2)アウグスティヌスやハイデッガーにおいては、「自分で時間を創造する」ことによって「時間」を持つ。しかし、彼らの時間概念は、聖書においては「『失われた』時間」・「否定された時間」・「否定的判決の時間」であり、「実在の時間」である「イエス・キリストにおける啓示の時間」から「『攻撃』された時間」である。それに対して、イエス・キリストの時間・「時間の主の時間」は、問題に満ちた非本質的な失われた「われわれの時間」の中で、「実在の成就された時間」である。ここに、「まことの現在」まことの「過去と未来が存在する」し、「神の言葉」がある。

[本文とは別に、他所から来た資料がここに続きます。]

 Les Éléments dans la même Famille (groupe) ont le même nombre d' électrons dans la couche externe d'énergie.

3)(《私たちは神性を本質とするイエス・キリストにおける啓示、この》)一つの事柄に仕えなければならないのであって、ひとつの党派(《学派・教派・思想傾向・時流や時勢・社会的政治的な言説や運動》)に仕えなければならないことはない……、一つの事柄に対して自分の立場を区別しなければならないのであって、別な一つの党派に対して自分の立場を区別しなければならないわけではない……」、というイエス・キリストにおける啓示の客観的現実性の場所でしょう。

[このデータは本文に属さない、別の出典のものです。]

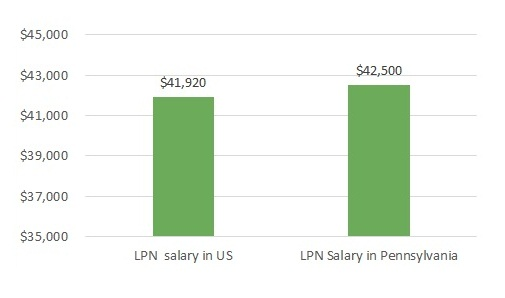 How much LPN can make in PA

また、文学の言葉でいえば、「ただ万人を憐み、万人万物を解する神様ばかりが、われわれを憐んで下さる」、「神さまは万人を裁いて、万人を赦され」、「最後の日にやって来て」、「……われわれに、御手を伸ばされる。その時こそ何もかも合点が行く!……誰も彼も合点が行く」。「主よ、汝の王国の来たらんことを」、というドストエフスキーの『罪と罰』における終末論的なマルメラードフの告白の場所でしょう。
 吉本は、こうも述べています――文学者の「青年期における<感性>の鋭敏さと豊かさ」は、「無駄を忌む」「生理の鉄則」から距離を取り得ない場合、生理的な盛衰と同じように盛衰していくだろう。すなわち、創造行為と「無駄」との空隙を架橋するものは、「漱石や鴎外にはあった」、社会的存在や家族的存在の条件とは違う、「個体の存在」の問題(生活者と芸術家の二重性の問題、日常と非日常・24時間と25時間目・現実的生活と観念的生活・知識と非知識の二重性の問題)から不可避的に促される自己慰安・自己解放のための表現欲求にあるだろう。なぜなら、階級社会が存在する限り、観念を本質とする「文化、知識、芸術、政治」の世界に踏み込む時、誰であれ、不可避的に、生活的な日常の世界は虚像となり、観念的な日常の世界が実像に転倒するからである。また、観念的な「創造行為」・「<感性>の制作物」・「架空の文字を連ねること」が、近代における社会的・家族的な条件・「世俗的な条件」から規定されて、老齢期になって「空しく」・「馬鹿馬鹿しく」・「無駄」と思われてくる時、文学者の「<感性>の鋭敏さと豊かさ」は、生理的年齢と相まって衰弱する。井上は、この悲劇を、「<感性の自殺>によって」免れることができた。しかし、井上は、階級社会においては、「文学や芸術の創造にたずさわるものは、その局面ではすべて<知識人>であり、小市民」であり、このことは制度・「階級としてのプロレタリアート」も例外ではないから、「一旦、文化、知識、芸術、政治の領域に登場するや否や」、すなわち「生活の生産と再生産の外に出」て、それら「幻想の領域(≪観念的領域≫)に登場するや否や」、不可避的に、生活的日常と観念的日常の転倒による「煉獄の領域」に入らざるを得ないという事柄を究めて、「ロシア・マルクス主義哲学と文学理論」における「人間の認識と<感性>」の「時代的な制約」から超出することができなかった。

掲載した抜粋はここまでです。